-- start --

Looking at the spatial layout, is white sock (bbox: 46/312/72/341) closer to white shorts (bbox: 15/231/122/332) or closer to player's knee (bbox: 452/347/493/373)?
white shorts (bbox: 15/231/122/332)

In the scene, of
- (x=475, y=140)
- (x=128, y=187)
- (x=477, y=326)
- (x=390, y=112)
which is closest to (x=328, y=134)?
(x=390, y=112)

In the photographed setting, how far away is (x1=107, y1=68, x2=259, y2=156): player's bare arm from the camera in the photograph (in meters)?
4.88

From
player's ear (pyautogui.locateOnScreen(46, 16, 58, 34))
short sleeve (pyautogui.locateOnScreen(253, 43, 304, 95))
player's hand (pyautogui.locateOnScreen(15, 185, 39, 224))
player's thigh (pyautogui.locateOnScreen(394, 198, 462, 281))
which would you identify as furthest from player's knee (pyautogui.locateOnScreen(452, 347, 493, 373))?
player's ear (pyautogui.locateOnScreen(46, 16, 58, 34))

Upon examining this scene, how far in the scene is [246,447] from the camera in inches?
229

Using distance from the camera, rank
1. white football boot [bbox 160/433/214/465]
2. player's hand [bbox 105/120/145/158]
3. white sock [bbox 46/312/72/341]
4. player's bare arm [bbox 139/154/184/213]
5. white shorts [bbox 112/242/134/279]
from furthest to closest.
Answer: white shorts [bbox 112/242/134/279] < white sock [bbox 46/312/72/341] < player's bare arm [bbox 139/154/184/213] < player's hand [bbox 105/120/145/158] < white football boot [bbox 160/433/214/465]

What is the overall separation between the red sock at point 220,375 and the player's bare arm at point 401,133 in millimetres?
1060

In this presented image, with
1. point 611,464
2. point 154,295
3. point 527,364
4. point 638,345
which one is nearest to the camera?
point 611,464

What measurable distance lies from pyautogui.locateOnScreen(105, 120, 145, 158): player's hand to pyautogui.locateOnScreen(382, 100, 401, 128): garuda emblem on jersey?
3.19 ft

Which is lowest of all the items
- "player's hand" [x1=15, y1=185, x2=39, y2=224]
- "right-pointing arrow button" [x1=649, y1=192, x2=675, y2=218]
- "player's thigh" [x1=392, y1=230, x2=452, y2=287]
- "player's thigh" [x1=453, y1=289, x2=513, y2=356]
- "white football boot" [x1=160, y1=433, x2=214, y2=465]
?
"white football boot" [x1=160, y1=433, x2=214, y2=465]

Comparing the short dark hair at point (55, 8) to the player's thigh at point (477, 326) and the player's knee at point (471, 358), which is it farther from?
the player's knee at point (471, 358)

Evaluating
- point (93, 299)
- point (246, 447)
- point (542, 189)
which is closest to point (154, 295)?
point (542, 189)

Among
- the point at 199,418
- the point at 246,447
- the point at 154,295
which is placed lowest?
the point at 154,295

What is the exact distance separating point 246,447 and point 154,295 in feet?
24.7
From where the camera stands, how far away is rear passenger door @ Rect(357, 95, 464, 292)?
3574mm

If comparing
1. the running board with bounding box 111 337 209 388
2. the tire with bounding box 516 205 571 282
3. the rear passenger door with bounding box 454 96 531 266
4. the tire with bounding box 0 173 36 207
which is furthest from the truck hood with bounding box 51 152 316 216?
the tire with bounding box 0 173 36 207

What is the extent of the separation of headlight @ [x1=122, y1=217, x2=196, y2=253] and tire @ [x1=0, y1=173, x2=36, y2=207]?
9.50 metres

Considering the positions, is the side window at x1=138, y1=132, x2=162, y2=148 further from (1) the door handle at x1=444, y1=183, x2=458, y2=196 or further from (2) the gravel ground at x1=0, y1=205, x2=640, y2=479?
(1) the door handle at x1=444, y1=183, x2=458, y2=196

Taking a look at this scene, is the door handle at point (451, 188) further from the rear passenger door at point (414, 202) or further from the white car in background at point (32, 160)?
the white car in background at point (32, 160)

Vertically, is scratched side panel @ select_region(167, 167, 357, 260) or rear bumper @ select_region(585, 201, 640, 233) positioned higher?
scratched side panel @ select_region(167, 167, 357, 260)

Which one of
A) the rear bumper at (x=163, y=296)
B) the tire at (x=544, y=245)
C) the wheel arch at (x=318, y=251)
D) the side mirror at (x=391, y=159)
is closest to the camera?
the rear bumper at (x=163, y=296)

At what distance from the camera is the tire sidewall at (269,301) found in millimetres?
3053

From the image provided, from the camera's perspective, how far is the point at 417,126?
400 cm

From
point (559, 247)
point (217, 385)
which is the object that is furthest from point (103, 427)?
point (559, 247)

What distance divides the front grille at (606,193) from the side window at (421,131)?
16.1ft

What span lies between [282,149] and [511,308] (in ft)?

-- end --

## Problem description
Which lines in the data above contain the word "between"? Pick out each of them in full.

## Answer
What is the overall separation between the red sock at point 220,375 and the player's bare arm at point 401,133 in millimetres?
What span lies between [282,149] and [511,308] (in ft)?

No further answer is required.